» Text excerpt:
# I think there used to be a video thread...



## jellotor (Feb 22, 2008)

I'm pretty sure there used to be a video thread. I'm a bit too lazy to search for + resurrect it and if I were to start a new thread it'd be for video projects that members have done themselves.

To start things off...here's a video I did on what I considered to be the first day of spring. I apologise in advance...is it possible to embed Vimeo videos?

https://vimeo.com/28997015


----------



## mrjimmy (Nov 8, 2003)

jellotor said:


> I'm pretty sure there used to be a video thread. I'm a bit too lazy to search for + resurrect it and if I were to start a new thread it'd be for video projects that members have done themselves.
> 
> To start things off...here's a video I did on what I considered to be the first day of spring. I apologise in advance...is it possible to embed Vimeo videos?
> 
> https://vimeo.com/28997015


Nice feel to that.


----------



## mrjimmy (Nov 8, 2003)

Here's one of mine. Thunder Bay to Winnipeg. Shot on Super 8.





+
YouTube Video









ERROR: If you can see this, then YouTube is down or you don't have Flash installed.


----------



## Kazak (Jan 19, 2004)

Here's the original thread.


----------



## jellotor (Feb 22, 2008)

mrjimmy said:


> Here's one of mine. Thunder Bay to Winnipeg. Shot on Super 8.
> 
> 
> 
> ...


That's great work! I love how it makes me concentrate to look for images I will recognize. I have a sort of music video half edited using some visuals from my wife's grandpa's 8mm vacation films from the 50s that has a similar feel.


----------

» Extracted data:

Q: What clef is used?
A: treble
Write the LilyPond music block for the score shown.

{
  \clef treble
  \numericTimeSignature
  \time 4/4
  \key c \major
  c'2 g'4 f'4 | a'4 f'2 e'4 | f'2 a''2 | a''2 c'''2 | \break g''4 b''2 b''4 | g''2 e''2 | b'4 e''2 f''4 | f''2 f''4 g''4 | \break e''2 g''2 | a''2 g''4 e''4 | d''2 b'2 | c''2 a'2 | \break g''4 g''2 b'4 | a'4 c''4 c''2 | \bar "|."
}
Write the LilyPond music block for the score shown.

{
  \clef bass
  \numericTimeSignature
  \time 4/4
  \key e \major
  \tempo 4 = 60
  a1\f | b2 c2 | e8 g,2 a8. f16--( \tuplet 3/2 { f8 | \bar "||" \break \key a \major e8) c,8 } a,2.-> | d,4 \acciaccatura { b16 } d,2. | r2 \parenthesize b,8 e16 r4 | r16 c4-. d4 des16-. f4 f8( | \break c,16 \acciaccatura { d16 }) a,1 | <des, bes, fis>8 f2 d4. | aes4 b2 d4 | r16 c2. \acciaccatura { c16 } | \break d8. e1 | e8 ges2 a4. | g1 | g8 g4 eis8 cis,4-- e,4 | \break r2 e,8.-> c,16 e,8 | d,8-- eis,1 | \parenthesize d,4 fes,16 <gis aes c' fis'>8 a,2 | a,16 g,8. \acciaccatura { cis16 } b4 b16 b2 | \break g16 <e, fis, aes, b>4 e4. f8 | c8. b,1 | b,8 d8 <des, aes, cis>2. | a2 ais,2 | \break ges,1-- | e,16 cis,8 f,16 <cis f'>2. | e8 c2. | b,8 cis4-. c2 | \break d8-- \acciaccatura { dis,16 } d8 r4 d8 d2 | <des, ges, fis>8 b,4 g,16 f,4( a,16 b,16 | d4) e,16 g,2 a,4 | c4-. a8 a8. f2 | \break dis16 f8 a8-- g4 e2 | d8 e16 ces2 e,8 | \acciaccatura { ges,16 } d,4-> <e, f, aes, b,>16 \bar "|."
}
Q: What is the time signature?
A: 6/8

---

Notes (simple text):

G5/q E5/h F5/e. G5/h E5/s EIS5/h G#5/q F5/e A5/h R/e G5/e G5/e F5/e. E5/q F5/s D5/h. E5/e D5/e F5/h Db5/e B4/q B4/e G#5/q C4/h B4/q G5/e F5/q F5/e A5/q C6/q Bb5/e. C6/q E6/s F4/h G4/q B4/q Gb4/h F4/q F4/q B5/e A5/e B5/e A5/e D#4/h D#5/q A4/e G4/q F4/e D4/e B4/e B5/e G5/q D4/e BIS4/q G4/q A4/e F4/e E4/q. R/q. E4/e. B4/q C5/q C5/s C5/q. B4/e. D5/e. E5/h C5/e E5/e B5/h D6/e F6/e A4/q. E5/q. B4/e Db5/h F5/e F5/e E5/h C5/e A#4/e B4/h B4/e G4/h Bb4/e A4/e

» Required task: Reproduce the passage of the forum thread on members' video projects from "That's great work!" to "a similar feel.", word for word.

» Solution:
That's great work! I love how it makes me concentrate to look for images I will recognize. I have a sort of music video half edited using some visuals from my wife's grandpa's 8mm vacation films from the 50s that has a similar feel.